* CONSIGNE *
Pouvez-vous recopier mot pour mot le passage de l'article qui va de « Voyage au pays » à « fait lentement ! » ?

* ARTICLE *
_ _ _ _

Voyage au pays des neiges
Après, presque engourdie, j’ai filé comme un automate pour récupérer le sac à dos puis faire tout ce qu’on fait toujours dans un aéroport : donner ses papiers, laisser les douaniers vérifier, puis passer son sac aux rayons x. Et tout d’un coup, puisque c’est obligatoire au Tibet, nous nous sommes retrouvés avec notre pseudo groupe dans un van. Le groupe, toujours le groupe. Pour arriver à Lhassa depuis Chengdu, il faut un groupe même s’il se dissipe après. Ce sont les Chinois qui nous l’expliquent. Ensuite pour faire simple, on descend au Yak quelque chose. Là, la tête tourne, on marche au ralenti ; pas faim, soif. Tout se fait lentement !

_ _ _ _

* DOCUMENTATION *
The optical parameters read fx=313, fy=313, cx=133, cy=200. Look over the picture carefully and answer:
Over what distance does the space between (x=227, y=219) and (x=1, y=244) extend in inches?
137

_ _ _ _

* CORRIGÉ *
Voyage au pays des neiges
Après, presque engourdie, j’ai filé comme un automate pour récupérer le sac à dos puis faire tout ce qu’on fait toujours dans un aéroport : donner ses papiers, laisser les douaniers vérifier, puis passer son sac aux rayons x. Et tout d’un coup, puisque c’est obligatoire au Tibet, nous nous sommes retrouvés avec notre pseudo groupe dans un van. Le groupe, toujours le groupe. Pour arriver à Lhassa depuis Chengdu, il faut un groupe même s’il se dissipe après. Ce sont les Chinois qui nous l’expliquent. Ensuite pour faire simple, on descend au Yak quelque chose. Là, la tête tourne, on marche au ralenti ; pas faim, soif. Tout se fait lentement !